• Source document
::::::

BWAHAHAHAHHAAHAHAHAHHHHHHHHHHHHHHHHH!!!
I noticed that most of the 2-story+ new houses and condozes we looked at (not that we’re buying them, mind you, just looking/dreaming; can’t afford them anyway) usually has a bedroom in the 1st floor, usually right by the entrance, and a bathroom next to it.
I always thought to myself that people would buy these properties and probably rent these bedrooms out. Reading this thread really just confirms that theory.
So…builders are building these new “homes” and “townhomes” expecting buyers to rent out at least a room? Now that I think about it, some of the properties listed in Zip has phrases like “4th bedroom ideal for rental” or the like.
RE: another prediction made here has come true
I was thinking exactly the same thing, mgnyc99
I think the evolution of this “McMansion boarding house” rental trend was called on this blog at least a couple of years ago.
It’s the perfect scenario for renters.
Stable, single-family residential subdivision living, with instant mobility for a quarter the cost of ownership.
Given the right situation one might even be able to score some landlord nooky on the side
And you’re not even responsible for mowing the lawn!
Pittsburgh, along with many other cities, has undergone this in the past with big old houses being subdivided into low income housing. Some amazing houses are now in what can be only called the most dangerous areas of the city. Check out Homewood if you dare.
I certainly wouldn’t consider the Beechview section of Pittsburgh McMansion land though. Not by a freaking longshot!!How’d ya like to drive or walk up this road everyday?
http://en.wikipedia.org/wiki/Canton_Avenue
There are so many houses up for sale around here, but most folks aren’t budging on price too much. I really don’t know why when a 20% haircut on a $150,000 really isn’t that much in the long term scheme of prices around here.
That’s got to be a lot of fun to navigate on ice. It’s a wonder that house at the bottom hasn’t been reduced to rubble by out of control vehicles in mid winter.
“Pittsburgh, along with many other cities, has undergone this in the past with big old houses being subdivided into low income housing. Some amazing houses are now in what can be only called the most dangerous areas of the city. Check out Homewood if you dare”
Same thing in DC. Big brownstones that couldnt support income during the white flight period bexame multifamily tenements. Ironically, some 50 years later the city is coming back and many of these joints are rehabbed selling for a million bucks (yes even in this market).
So if history is any guide, take heart McMansion owners - only 50 years til your property comes roaring back!!!
Plenty of big old houses, mansions in their day, are occupied by multiple families here in Detroit. Problem is, they are squatters and pay no rent to anybody and trash the house and the neighborhood. This is the future of McMansion subdivisions everywhere, even in snooty “It’s different here” places.
Performing well in school may become a more serious pursuit when going to school is correctly regarded as a luxury.
Sadly, you are right - many tragic stories will emerge from otherwise futile efforts to cling to mere buildings.
It’s land, dude, land!

::::::

• Entries
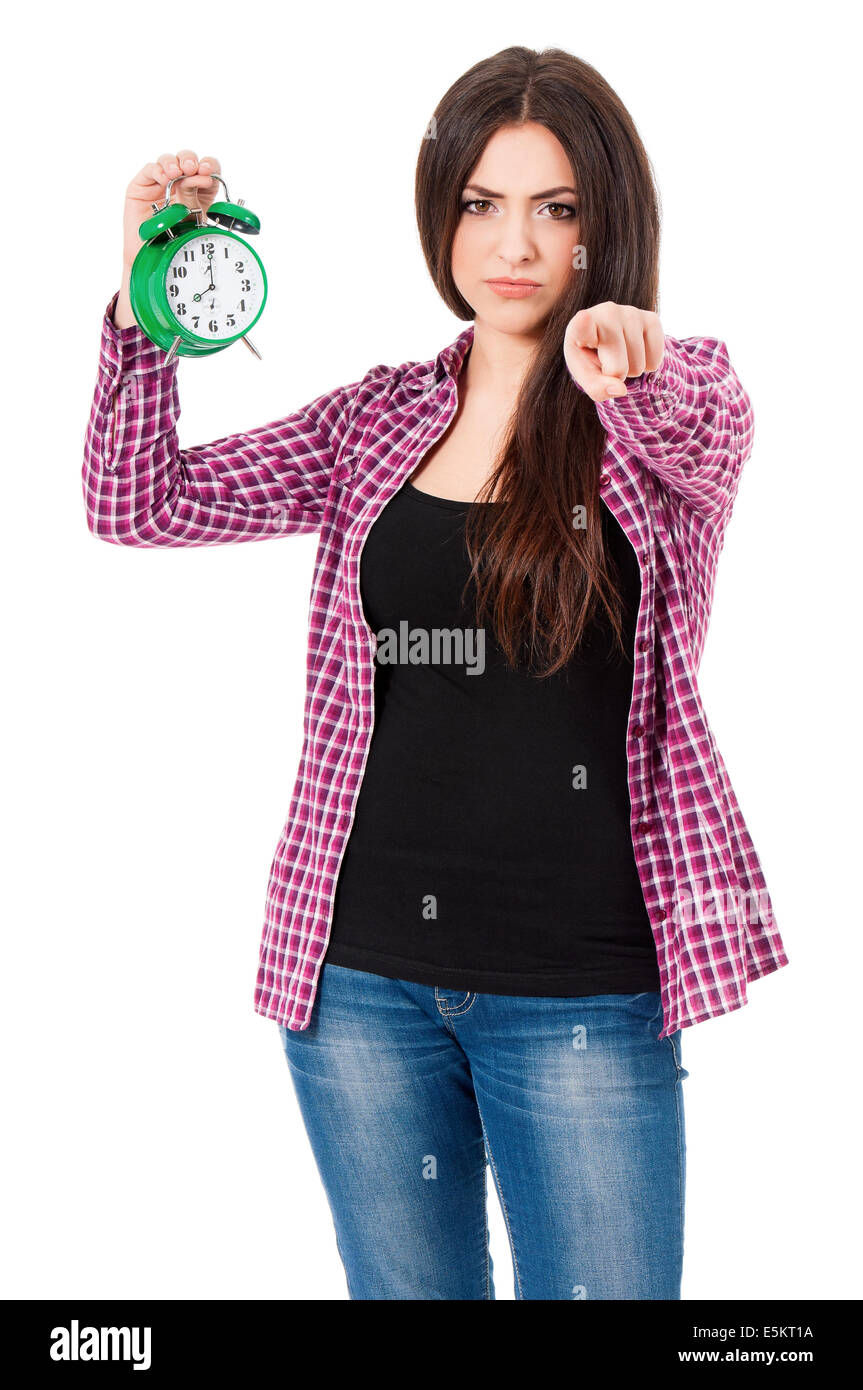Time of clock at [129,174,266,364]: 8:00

::::::

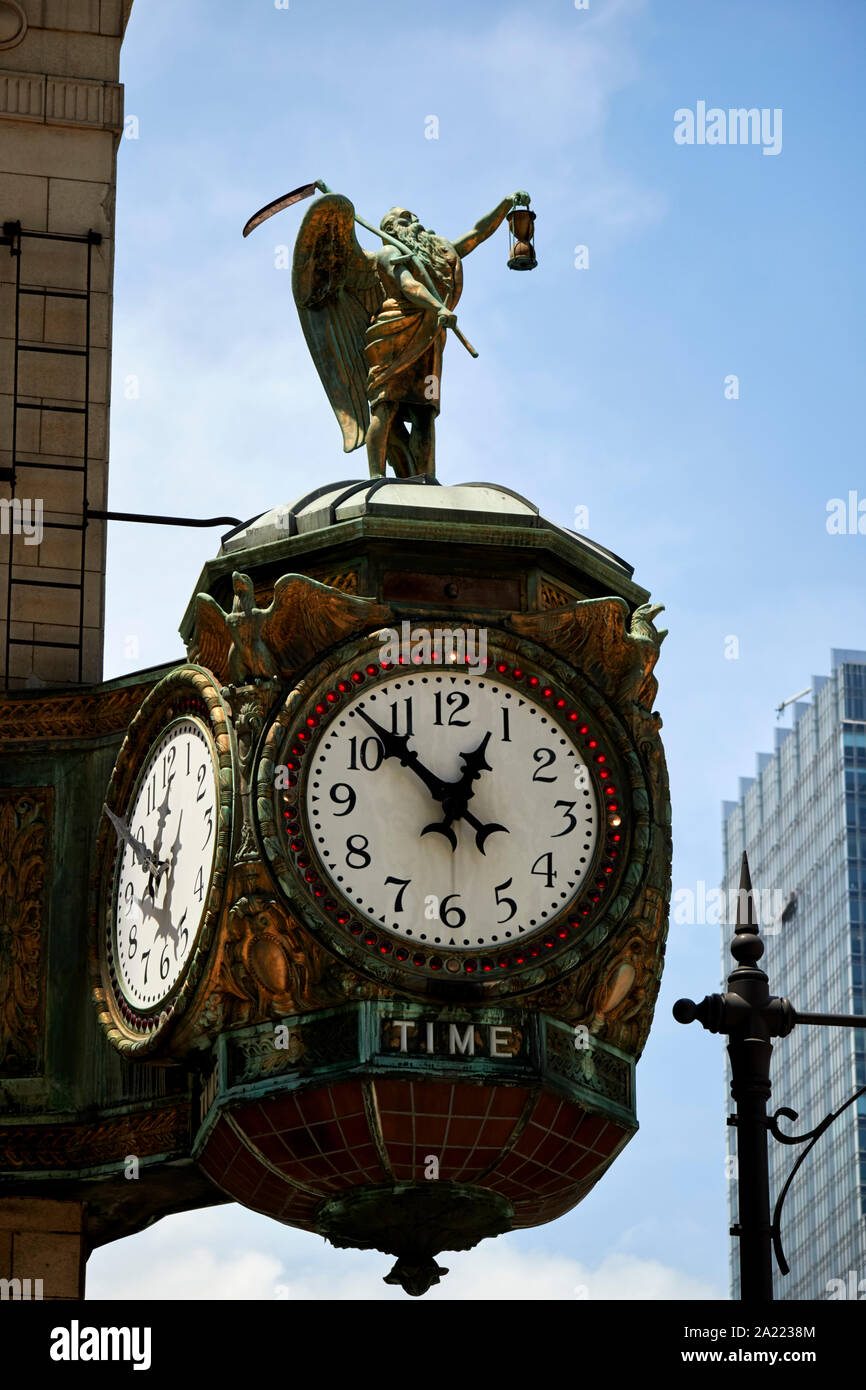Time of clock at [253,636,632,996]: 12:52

::::::

• Task description
Return, word for word, the stretch of the housing comment thread above from "Performing well in" through "land, dude, land!".

• Written reply
Performing well in school may become a more serious pursuit when going to school is correctly regarded as a luxury.
Sadly, you are right - many tragic stories will emerge from otherwise futile efforts to cling to mere buildings.
It’s land, dude, land!